## Instruction:
Set the data down again, exactly as it reads, but without the pictures.

## Dataset:
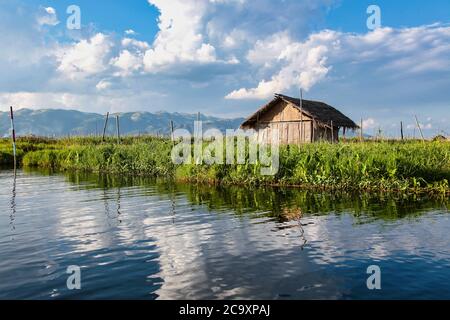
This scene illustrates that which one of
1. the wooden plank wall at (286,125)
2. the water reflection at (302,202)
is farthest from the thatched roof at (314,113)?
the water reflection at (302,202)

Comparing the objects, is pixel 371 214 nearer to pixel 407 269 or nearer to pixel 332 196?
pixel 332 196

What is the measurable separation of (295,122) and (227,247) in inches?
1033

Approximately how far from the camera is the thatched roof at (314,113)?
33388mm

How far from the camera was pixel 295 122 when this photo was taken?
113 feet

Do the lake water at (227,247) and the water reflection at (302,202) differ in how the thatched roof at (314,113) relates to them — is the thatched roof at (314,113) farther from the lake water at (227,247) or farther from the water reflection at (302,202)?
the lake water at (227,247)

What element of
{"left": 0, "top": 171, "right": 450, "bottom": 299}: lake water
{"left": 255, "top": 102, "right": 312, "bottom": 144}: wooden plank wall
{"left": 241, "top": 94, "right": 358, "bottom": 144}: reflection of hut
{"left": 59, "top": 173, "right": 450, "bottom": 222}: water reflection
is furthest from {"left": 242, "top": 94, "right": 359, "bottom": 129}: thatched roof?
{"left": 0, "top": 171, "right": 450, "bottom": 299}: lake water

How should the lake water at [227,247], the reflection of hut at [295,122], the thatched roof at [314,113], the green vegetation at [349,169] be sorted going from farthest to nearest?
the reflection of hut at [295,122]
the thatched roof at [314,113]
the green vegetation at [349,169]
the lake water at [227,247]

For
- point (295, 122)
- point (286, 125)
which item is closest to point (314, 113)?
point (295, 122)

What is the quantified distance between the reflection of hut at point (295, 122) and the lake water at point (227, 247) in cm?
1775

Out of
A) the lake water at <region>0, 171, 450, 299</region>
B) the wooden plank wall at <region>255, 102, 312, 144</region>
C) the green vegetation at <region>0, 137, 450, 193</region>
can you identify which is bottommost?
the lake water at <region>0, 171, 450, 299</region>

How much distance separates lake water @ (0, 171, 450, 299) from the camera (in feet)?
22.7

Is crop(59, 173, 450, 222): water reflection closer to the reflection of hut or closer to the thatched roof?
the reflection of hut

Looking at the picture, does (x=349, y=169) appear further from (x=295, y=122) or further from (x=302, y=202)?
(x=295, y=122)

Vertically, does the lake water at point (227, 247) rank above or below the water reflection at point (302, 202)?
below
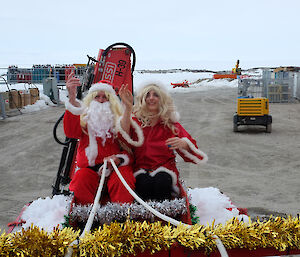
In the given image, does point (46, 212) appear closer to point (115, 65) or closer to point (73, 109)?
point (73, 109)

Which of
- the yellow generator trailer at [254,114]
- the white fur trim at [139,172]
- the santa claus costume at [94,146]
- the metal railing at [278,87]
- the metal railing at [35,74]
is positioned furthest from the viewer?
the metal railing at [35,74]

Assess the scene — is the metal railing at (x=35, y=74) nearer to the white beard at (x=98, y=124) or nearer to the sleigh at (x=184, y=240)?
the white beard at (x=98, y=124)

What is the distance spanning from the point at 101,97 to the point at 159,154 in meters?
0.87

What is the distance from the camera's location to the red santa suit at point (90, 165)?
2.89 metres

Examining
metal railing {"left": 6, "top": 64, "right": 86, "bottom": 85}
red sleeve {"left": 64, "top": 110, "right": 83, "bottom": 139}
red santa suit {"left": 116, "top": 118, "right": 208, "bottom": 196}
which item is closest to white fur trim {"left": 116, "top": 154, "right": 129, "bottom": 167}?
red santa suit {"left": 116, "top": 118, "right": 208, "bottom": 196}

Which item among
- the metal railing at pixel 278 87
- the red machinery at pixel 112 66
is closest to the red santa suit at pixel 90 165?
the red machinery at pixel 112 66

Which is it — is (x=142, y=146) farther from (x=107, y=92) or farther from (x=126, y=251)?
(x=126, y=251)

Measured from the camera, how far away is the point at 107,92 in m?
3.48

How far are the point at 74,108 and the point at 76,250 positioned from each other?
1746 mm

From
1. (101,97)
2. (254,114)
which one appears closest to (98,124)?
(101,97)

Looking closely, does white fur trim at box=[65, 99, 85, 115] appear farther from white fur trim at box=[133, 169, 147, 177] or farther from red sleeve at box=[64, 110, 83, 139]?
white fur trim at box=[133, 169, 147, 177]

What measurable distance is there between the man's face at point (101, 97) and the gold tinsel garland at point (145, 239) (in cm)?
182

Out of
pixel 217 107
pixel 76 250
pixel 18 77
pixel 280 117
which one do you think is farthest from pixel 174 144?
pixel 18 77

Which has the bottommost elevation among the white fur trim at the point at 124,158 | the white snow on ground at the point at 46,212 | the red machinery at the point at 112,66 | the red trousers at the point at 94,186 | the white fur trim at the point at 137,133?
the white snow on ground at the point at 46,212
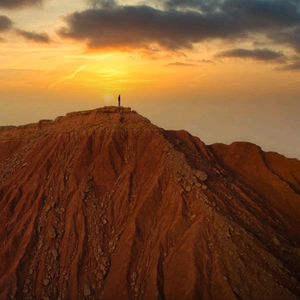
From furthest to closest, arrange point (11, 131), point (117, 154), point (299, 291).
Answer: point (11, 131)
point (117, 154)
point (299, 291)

## Response for this exercise:
This scene illustrates that which one of
1. the wooden plank wall at (286,125)
2. the water reflection at (302,202)
is farthest from the thatched roof at (314,113)?
the water reflection at (302,202)

Comparing the objects, is pixel 371 214 nearer to pixel 407 269 or nearer to pixel 332 196?
pixel 332 196

What is the measurable separation of (295,122) and (227,247) in inches?
1033

Approximately how far from the camera is the thatched roof at (314,113)?
33388mm

How far from the camera was pixel 295 122 when this photo was taken?
113 feet

Do the lake water at (227,247) and the water reflection at (302,202) differ in how the thatched roof at (314,113) relates to them — is the thatched roof at (314,113) farther from the lake water at (227,247) or farther from the water reflection at (302,202)?
the lake water at (227,247)

What element of
{"left": 0, "top": 171, "right": 450, "bottom": 299}: lake water
{"left": 255, "top": 102, "right": 312, "bottom": 144}: wooden plank wall
{"left": 241, "top": 94, "right": 358, "bottom": 144}: reflection of hut
{"left": 59, "top": 173, "right": 450, "bottom": 222}: water reflection
is furthest from {"left": 242, "top": 94, "right": 359, "bottom": 129}: thatched roof?
{"left": 0, "top": 171, "right": 450, "bottom": 299}: lake water

How should the lake water at [227,247], the reflection of hut at [295,122], the thatched roof at [314,113], the green vegetation at [349,169] be sorted going from farthest to nearest?
the reflection of hut at [295,122]
the thatched roof at [314,113]
the green vegetation at [349,169]
the lake water at [227,247]

For
- point (295, 122)
- point (286, 125)
which item is closest to point (314, 113)?
point (295, 122)

What is the quantified distance between the reflection of hut at point (295, 122) and the lake water at point (227, 247) in cm?
1775

Out of
A) the lake water at <region>0, 171, 450, 299</region>
B) the wooden plank wall at <region>255, 102, 312, 144</region>
C) the green vegetation at <region>0, 137, 450, 193</region>
can you identify which is bottommost?
the lake water at <region>0, 171, 450, 299</region>

How much distance separates lake water @ (0, 171, 450, 299) from the camera (in feet)?
22.7

Is crop(59, 173, 450, 222): water reflection closer to the reflection of hut or closer to the thatched roof?
the reflection of hut

Looking at the picture, does (x=349, y=169) appear further from (x=295, y=122) or further from (x=302, y=202)?
(x=295, y=122)

Vertically, does the lake water at point (227, 247) rank above or below the water reflection at point (302, 202)?
below
In the given image, does point (46, 212) appear closer to point (115, 65) or closer to point (73, 109)?
point (73, 109)

Which of
- the yellow generator trailer at [254,114]
- the white fur trim at [139,172]
- the santa claus costume at [94,146]
- the metal railing at [278,87]
- the metal railing at [35,74]
is positioned furthest from the viewer?
the metal railing at [35,74]

Assess the scene — is the metal railing at (x=35, y=74) nearer to the white beard at (x=98, y=124) or nearer to the sleigh at (x=184, y=240)?
the white beard at (x=98, y=124)

What is the distance spanning from the point at 101,97 to the point at 159,154 in meters?
0.87

What is the distance from the camera's location to the red santa suit at point (90, 165)?
2.89 metres

Examining
metal railing {"left": 6, "top": 64, "right": 86, "bottom": 85}
red sleeve {"left": 64, "top": 110, "right": 83, "bottom": 139}
red santa suit {"left": 116, "top": 118, "right": 208, "bottom": 196}
which item is closest to white fur trim {"left": 116, "top": 154, "right": 129, "bottom": 167}?
red santa suit {"left": 116, "top": 118, "right": 208, "bottom": 196}

Which item among
- the metal railing at pixel 278 87
- the red machinery at pixel 112 66
is closest to the red santa suit at pixel 90 165?
the red machinery at pixel 112 66

Which is it — is (x=142, y=146) farther from (x=107, y=92) or farther from (x=126, y=251)?
(x=126, y=251)

Measured from the camera, how far away is the point at 107,92 in m?
3.48

How far are the point at 74,108 and the point at 76,250 positioned from each other?
1746 mm

From
1. (101,97)
2. (254,114)
which one appears closest to (98,124)?
(101,97)

Looking closely, does white fur trim at box=[65, 99, 85, 115] appear farther from white fur trim at box=[133, 169, 147, 177] or farther from red sleeve at box=[64, 110, 83, 139]?
white fur trim at box=[133, 169, 147, 177]

What measurable distance is there between the man's face at point (101, 97) and the gold tinsel garland at point (145, 239) (in cm)?
182

Out of
pixel 217 107
pixel 76 250
pixel 18 77
pixel 280 117
which one do you think is farthest from pixel 174 144?
pixel 18 77

Which has the bottommost elevation among the white fur trim at the point at 124,158 | the white snow on ground at the point at 46,212 | the red machinery at the point at 112,66 | the red trousers at the point at 94,186 | the white fur trim at the point at 137,133?
the white snow on ground at the point at 46,212
From furthest to closest, arrange point (11, 131), point (117, 154), point (299, 291).
Answer: point (11, 131)
point (117, 154)
point (299, 291)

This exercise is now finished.